New workflow for multimodal and multiscale analysis of the parietal structure of maize stem, combining AFM, Raman, and MSI
ORIANE MOREL (France)1 2; Mathieu Fanuel (France)1 2; David Legland (France)1 2; Angélina D’Orlando (France)1 2; Hélène Rogniaux (France)1 2;
1 - INRAE, UR1268 Biopolymères Interactions Assemblages, F-44300 Nantes, France; 2 - INRAE, PROBE research infrastructure, BIBS facility, F-44300 Nantes, France;
Keywords: Multi-scale imaging; Biomass recalcitrance;
Abstract Topics: Theme 10: Tools, Imaging, and Omics for Cell Wall Research
Type of Presentation: Oral Communication

Abstract text: Biomass recovery represents a promising pathway toward renewable energy production, yet requires a thorough understanding of biomass structure to identify factors that govern the resistance to conversion. The hypothesis is that the spatial distribution, tissular organization and nanoscale interactions of plant cell wall polymers play a critical role in optimizing conversion processes and that advanced imaging techniques can be employed to explore in depth these structures at multiple scales: Atomic Force Microscopy (AFM) allows nanoscale topographical and mechanical characterization, while Raman spectroscopy provides insights into chemical composition and molecular organization; and Mass spectrometry imaging enables the direct monitoring of the enzymatic activity.

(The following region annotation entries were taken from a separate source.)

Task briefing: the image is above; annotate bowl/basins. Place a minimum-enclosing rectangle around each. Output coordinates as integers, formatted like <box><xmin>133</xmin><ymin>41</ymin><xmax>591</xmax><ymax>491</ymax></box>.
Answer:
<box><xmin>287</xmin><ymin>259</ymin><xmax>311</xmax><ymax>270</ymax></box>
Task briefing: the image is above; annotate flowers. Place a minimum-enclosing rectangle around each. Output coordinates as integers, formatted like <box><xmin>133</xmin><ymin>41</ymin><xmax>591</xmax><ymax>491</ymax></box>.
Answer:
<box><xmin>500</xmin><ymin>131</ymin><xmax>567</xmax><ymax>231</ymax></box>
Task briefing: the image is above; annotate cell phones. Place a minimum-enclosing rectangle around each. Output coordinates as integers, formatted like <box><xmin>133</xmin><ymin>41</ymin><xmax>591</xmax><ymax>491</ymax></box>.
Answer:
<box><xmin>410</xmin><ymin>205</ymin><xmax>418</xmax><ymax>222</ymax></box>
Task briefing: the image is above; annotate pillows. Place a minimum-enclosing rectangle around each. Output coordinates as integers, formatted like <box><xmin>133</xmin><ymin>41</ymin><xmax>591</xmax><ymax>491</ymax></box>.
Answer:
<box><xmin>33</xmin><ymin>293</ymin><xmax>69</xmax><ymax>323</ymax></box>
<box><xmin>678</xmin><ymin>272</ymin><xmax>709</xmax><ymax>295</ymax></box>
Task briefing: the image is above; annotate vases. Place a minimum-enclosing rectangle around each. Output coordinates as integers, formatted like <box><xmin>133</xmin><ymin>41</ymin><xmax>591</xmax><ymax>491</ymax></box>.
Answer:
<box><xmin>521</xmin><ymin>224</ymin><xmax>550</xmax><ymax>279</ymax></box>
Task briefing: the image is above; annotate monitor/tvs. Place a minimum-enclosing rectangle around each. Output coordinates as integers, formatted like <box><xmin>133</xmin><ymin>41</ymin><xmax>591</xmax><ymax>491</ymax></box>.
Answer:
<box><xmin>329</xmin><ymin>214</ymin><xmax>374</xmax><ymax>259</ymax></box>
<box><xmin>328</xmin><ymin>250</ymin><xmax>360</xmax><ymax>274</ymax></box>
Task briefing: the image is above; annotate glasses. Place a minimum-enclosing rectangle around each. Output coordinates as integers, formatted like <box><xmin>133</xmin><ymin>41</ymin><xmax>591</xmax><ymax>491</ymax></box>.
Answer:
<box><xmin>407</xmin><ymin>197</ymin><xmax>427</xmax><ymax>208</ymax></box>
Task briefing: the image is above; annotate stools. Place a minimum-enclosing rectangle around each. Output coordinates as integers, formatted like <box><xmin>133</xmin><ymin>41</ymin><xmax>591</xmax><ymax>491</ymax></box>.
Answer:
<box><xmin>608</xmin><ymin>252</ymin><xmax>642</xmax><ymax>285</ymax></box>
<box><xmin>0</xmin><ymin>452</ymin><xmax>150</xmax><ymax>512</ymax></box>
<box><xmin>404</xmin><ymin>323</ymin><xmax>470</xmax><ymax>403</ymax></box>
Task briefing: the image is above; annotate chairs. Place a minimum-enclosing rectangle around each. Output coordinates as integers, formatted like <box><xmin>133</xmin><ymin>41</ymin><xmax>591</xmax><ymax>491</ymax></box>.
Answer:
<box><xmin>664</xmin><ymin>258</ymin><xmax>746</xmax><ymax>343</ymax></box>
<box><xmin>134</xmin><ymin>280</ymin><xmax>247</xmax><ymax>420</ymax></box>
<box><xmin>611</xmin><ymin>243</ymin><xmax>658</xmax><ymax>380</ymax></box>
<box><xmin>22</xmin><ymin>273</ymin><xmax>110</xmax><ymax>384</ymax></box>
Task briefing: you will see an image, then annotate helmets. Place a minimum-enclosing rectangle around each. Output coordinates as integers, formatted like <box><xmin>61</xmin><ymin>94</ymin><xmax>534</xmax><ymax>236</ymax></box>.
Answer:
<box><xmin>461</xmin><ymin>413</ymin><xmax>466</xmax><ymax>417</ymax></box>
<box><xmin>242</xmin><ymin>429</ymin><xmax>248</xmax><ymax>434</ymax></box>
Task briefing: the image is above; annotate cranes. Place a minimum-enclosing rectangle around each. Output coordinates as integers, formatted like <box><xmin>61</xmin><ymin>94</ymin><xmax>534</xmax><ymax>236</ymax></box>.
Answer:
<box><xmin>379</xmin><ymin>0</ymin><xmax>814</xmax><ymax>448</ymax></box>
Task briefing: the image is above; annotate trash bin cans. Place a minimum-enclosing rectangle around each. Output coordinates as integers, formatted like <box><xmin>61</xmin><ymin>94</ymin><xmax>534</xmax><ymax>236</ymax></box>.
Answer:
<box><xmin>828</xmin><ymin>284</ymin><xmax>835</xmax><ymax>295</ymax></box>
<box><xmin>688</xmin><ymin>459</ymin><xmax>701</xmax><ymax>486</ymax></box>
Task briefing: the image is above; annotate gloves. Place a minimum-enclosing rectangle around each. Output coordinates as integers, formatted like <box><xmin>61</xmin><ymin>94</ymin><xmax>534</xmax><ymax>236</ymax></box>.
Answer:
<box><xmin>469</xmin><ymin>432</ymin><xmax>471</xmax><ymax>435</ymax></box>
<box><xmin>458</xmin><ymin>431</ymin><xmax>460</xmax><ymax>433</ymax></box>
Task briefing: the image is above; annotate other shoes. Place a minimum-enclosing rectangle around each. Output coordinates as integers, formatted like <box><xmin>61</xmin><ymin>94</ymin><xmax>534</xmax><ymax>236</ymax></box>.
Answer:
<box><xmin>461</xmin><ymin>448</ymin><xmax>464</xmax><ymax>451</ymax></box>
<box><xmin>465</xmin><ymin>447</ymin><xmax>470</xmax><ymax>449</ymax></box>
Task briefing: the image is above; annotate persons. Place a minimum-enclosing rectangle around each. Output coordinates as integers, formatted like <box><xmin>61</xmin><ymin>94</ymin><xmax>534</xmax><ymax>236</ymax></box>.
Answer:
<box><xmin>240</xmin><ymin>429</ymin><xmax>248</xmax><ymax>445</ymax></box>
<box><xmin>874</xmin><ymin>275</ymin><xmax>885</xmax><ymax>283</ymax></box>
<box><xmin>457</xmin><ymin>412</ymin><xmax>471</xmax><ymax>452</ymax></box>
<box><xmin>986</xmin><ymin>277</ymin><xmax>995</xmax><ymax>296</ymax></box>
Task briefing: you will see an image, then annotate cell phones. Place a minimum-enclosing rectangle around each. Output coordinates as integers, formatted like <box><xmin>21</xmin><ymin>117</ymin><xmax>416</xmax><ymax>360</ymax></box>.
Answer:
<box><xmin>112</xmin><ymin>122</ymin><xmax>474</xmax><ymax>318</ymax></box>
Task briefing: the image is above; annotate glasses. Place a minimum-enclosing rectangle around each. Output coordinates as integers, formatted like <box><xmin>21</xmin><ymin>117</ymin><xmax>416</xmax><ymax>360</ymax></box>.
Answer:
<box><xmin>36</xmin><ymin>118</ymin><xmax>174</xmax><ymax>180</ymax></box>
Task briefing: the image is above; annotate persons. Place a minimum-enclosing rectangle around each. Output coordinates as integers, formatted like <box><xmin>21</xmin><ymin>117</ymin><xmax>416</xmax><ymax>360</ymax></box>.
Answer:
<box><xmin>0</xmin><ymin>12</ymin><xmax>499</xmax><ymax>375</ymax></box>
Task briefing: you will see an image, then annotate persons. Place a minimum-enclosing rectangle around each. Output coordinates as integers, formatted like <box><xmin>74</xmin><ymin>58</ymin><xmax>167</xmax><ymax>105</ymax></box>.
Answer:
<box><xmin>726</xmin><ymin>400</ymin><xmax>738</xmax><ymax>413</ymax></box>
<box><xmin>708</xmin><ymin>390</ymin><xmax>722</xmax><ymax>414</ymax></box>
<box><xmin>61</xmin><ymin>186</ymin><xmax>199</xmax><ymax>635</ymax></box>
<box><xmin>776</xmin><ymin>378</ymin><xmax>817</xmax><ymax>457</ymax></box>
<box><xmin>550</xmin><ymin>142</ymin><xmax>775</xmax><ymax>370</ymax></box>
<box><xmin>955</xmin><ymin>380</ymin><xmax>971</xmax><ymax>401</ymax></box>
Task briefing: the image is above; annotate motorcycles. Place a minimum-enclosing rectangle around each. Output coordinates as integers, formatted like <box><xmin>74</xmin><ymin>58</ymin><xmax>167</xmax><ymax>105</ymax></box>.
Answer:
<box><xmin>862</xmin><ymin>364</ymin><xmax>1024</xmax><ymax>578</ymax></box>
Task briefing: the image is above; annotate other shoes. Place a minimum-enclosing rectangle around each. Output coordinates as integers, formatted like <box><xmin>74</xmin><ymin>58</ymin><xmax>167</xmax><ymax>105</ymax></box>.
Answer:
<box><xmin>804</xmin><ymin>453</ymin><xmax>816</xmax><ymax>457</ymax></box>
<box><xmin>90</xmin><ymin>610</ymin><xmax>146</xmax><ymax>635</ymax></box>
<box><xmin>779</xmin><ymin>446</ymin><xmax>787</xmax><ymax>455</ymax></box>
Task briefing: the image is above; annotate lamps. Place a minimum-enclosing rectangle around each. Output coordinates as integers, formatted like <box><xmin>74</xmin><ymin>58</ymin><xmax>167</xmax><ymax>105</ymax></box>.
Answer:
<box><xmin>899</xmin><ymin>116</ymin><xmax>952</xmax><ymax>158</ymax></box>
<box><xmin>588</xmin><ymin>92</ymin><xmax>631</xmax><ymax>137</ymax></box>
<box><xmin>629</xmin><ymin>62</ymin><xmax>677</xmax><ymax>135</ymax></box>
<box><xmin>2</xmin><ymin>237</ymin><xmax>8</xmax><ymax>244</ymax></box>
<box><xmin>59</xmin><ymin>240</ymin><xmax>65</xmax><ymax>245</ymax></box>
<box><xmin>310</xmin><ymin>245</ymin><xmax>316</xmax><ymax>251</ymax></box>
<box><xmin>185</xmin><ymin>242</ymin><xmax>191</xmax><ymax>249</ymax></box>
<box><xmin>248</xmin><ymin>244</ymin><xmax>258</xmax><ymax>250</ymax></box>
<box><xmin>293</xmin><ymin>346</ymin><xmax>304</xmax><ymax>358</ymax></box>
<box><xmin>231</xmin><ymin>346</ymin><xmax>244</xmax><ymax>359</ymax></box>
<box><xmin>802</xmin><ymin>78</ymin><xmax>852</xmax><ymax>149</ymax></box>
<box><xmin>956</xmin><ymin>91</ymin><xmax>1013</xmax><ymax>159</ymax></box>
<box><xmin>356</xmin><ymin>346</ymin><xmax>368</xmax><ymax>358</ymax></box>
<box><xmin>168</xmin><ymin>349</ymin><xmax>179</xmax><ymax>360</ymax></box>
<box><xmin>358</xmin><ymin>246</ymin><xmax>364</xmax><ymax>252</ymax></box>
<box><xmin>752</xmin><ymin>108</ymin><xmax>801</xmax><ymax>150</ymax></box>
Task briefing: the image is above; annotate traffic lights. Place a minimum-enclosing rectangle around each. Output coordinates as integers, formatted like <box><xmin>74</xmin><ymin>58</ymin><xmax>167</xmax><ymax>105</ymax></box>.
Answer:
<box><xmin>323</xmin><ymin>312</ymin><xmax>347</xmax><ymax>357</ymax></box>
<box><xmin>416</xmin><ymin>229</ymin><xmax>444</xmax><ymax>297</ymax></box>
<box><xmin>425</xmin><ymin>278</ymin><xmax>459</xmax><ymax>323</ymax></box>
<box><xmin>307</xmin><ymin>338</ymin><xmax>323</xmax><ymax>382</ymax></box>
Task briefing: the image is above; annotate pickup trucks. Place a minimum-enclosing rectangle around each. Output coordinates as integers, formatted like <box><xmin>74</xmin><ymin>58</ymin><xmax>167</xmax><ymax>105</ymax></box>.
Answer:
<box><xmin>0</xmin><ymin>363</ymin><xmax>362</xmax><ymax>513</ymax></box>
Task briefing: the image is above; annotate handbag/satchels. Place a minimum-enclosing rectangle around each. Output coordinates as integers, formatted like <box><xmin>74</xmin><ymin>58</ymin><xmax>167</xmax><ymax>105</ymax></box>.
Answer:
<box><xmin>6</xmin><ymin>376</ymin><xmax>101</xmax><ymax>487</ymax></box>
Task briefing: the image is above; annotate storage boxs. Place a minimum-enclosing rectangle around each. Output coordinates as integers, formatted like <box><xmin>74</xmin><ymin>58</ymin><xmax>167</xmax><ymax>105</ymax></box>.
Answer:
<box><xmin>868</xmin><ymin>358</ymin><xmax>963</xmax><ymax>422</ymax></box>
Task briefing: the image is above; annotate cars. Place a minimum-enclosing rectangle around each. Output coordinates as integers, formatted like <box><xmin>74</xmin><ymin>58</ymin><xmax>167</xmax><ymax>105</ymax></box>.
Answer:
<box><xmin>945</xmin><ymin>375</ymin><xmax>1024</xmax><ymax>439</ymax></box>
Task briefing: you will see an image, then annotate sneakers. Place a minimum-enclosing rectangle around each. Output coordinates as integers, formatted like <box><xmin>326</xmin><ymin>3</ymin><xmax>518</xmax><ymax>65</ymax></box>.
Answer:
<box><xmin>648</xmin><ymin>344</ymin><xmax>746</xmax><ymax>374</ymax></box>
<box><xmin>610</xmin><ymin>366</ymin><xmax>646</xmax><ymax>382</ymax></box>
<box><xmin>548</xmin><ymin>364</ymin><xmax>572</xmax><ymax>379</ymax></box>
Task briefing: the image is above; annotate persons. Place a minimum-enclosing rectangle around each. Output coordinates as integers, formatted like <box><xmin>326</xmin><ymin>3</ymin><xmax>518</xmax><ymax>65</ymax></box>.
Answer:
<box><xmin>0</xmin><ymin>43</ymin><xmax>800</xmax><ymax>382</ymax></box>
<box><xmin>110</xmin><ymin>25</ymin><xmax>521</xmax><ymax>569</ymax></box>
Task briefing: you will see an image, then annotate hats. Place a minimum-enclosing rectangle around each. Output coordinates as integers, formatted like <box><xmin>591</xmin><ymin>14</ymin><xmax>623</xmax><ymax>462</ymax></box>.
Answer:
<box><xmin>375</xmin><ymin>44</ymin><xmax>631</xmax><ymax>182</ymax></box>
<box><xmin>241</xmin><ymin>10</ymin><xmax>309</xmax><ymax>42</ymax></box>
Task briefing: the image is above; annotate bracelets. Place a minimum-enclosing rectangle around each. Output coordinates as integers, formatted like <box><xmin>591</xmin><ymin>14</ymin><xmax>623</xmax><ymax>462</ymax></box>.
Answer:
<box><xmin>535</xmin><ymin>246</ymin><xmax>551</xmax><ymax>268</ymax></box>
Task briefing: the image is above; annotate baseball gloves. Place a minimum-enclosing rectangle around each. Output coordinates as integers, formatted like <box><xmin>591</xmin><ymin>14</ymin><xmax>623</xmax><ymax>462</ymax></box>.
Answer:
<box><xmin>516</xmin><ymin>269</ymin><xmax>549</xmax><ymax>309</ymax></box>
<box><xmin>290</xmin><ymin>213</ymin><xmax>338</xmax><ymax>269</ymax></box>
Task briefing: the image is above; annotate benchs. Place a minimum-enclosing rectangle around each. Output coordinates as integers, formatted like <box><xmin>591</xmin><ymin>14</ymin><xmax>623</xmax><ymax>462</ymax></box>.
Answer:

The complementarity of these imaging methods has motivated the present study, which aims to combine them to achieve an integrated and detailed view of cell wall. However, each technique imposes constraints on sample preparation and data interpretation. In that context, our work defined the experimental conditions that best accommodate the requirements of each method. The presentation will outline the difficulties encountered and experimental compromises that were achieved Corn stalk sections from two genotypes with contrasting levels of recalcitrance were used as models for this methodological development.
The project was funded though the FR2030 PEPR BBEST project “FillingGaps”.